**Problems and tasks:**
- A) Copy the part of the passage about the sound installation starting at "Unfortunately, as soon" and ending at "Hildegard of Bingen.".
- B) Answer these questions from the passage about the sound installation:
(i) When did the writer last attend a dance class before this visit?
(ii) Which figure does the writer say they had been masquerading as?
(iii) How did the writer travel home afterward?
- C) Write the next part of the passage about the sound installation, picking up after its final sentence.

**Exercise passage:**
• • • •

Announcing the beginning of the program, Ayesha K. Faines’s wobbly voice whispers, “Here we go into the gray.”

In complete opposition to the lyric, I entered a kaleidoscope of rubies, sapphires, ambers, and emeralds, each color encapsulating me, and at the coda of the piece, exploding into a vibrant cosmos, as if someone had shone a light on a prism.

The magic of the work truly began as the entire room shifted to obey the commands of my body. Not expecting how visceral the sound would be in the initial moments, I vividly remember laughing to myself, unable to convey my awe at the realization this was my space and no one was watching me. I could seriously do whatever I pleased in these five minutes.

It almost became a game, in this sense, trying to manipulate the song in as many ways possible. As the song continued, I slowly began to free my body, allowing for slight isolations and sweeping movements to occur. Before this, the last dance class I had attended was in February 2020, and since then I had become confined to improvisations in my minuscule dormitory in the early moments of the pandemic.

The freedom that dance can bring to someone can be invigorating but it must be in conjunction with an expansive territory to move in. Without space, you are ultimately limiting your body and cannot truly release yourself. In these moments, finally getting the opportunity to dance beyond physical barriers liberated me from the mental barriers of my mind.

I recall attempting my favorite moves from the past: chaîné leaps, penchés, and pirouettes, all because I had the dimensional space now. Ultimately, I completely surrendered myself to the sound as my body became an instrument for creation.

Unfortunately, as soon as the song began, it was over and I bid farewell to the space. My masquerade as Leopold Stokowski from Walt Disney’s “Fantasia” concluded, and before I knew it, I was on the subway back home, as if the whole evening was simply a trance.

Dance and movement have always brought me extreme respite because I could express how I felt without having to explicitly say how I was feeling. Everything in dance is interpretive and subjective, so who would truly know what any of it meant? In humorous contrast now, as a writer, I explicitly write down how I feel about everything, something my teenage self would never even be able to materialize. On my transit home, I struggled to find the words to articulate my admiration for this installation; even a thousand words into this piece I feel as though I’m rhapsodizing on a religious experience analogous to Hildegard of Bingen.

• • • •

**Provided data:**

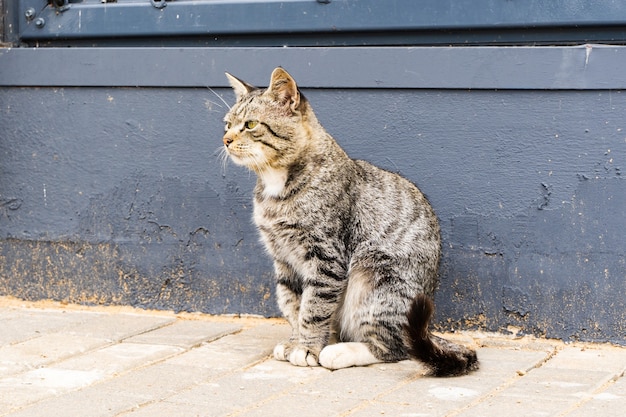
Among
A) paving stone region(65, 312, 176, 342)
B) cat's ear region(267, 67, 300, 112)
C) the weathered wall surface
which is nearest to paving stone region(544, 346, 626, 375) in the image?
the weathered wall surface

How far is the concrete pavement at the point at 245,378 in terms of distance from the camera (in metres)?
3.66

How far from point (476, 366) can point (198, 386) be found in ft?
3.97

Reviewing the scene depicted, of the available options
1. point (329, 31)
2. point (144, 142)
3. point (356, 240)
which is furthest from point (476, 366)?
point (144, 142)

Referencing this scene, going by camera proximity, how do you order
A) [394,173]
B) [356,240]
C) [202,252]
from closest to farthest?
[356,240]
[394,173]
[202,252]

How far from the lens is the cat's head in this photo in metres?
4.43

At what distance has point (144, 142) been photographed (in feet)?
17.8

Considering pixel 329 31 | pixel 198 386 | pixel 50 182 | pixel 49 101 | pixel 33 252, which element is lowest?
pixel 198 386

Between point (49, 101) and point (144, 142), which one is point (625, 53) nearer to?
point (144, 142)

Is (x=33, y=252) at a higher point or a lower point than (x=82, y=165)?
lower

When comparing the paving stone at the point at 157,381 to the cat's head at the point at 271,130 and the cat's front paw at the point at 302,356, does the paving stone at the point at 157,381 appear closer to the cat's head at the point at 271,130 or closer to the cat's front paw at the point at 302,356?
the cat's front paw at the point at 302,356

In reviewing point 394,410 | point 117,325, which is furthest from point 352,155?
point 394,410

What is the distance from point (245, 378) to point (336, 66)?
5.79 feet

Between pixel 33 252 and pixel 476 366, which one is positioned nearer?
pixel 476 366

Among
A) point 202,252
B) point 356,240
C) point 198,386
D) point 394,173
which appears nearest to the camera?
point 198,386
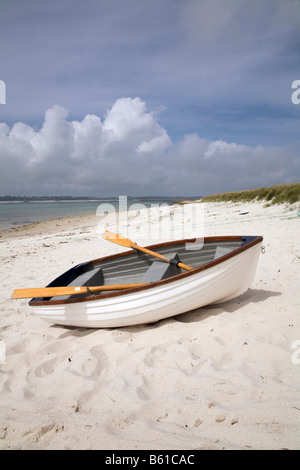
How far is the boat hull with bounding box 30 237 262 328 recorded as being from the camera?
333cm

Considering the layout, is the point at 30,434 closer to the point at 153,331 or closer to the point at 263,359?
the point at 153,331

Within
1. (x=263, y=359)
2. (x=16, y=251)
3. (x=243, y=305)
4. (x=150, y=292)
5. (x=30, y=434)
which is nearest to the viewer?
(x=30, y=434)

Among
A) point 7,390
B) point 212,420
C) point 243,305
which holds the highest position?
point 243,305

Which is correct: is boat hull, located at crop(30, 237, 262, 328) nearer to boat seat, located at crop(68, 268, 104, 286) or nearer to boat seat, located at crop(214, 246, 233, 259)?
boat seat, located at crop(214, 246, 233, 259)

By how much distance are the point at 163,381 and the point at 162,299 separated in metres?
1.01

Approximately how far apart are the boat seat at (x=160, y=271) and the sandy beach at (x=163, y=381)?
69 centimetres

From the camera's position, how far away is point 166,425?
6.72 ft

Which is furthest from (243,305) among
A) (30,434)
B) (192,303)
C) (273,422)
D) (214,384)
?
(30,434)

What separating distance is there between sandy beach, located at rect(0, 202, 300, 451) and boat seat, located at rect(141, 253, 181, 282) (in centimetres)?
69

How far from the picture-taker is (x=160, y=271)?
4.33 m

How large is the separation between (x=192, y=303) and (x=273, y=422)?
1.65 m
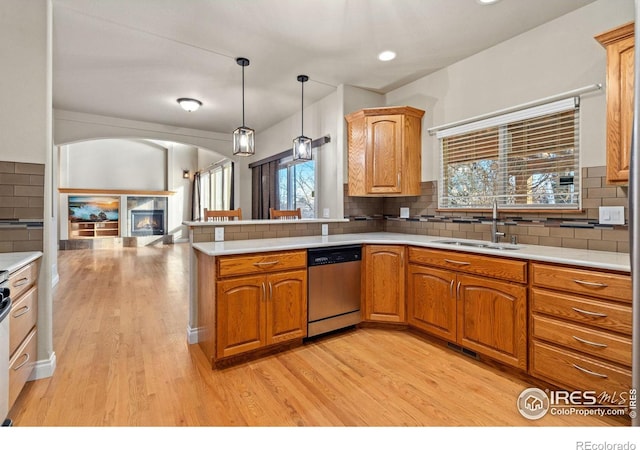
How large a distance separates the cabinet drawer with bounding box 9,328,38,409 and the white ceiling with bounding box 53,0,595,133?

• • • •

**Responses for each task:**
- A)
Unfortunately, as soon as the song began, it was over and I bid farewell to the space. My masquerade as Leopold Stokowski from Walt Disney’s “Fantasia” concluded, and before I knew it, I was on the subway back home, as if the whole evening was simply a trance.

Dance and movement have always brought me extreme respite because I could express how I felt without having to explicitly say how I was feeling. Everything in dance is interpretive and subjective, so who would truly know what any of it meant? In humorous contrast now, as a writer, I explicitly write down how I feel about everything, something my teenage self would never even be able to materialize. On my transit home, I struggled to find the words to articulate my admiration for this installation; even a thousand words into this piece I feel as though I’m rhapsodizing on a religious experience analogous to Hildegard of Bingen.

- B)
(i) February 2020
(ii) Leopold Stokowski from Walt Disney's "Fantasia"
(iii) By subway

- C)
Excerpt of my experience at Red Hook Labs.

What I find so peculiar about this installation was how akin it was to a therapy session in nearly every aspect. To attend it, you had to set up an individual appointment and walk-ins were not accepted. The space is completely confidential and free of judgment. Finally, when the session was completed, the fog in your mind was cleared, that is, until the upcoming appointment that might help one understand themselves and their tendencies on a deeper level.

Sumney knows how to enchant audiences already with his voice and soundscapes, as anything he does is beyond the quintessential confines of beauty. Despite the title “græ,” everything about his art bleeds and blooms with radiant vibrancy and potency. It is overpowering in the best way possible. Beyond this, his music has blended and blurred the lines between distant genres from grunge to baroque pop, so his art is strictly and unapologetically his own. What makes “technoechophenomena” so meaningful is how it allows you to become the engineer and create your own sound collage, essentially generating a personal remix that is equally yours as it is Sumney’s.

Through the power of technology, Moses curated and cultivated an experience in a way that allows one to witness beauty through the imagination of one’s doing. To be alone with your thoughts and excavate your psyche and practice as a pseudo-ascetic can be an extremely enriching process that is equally terrifying. “technoechophenomena” teaches you to become comfortable in your discomfort.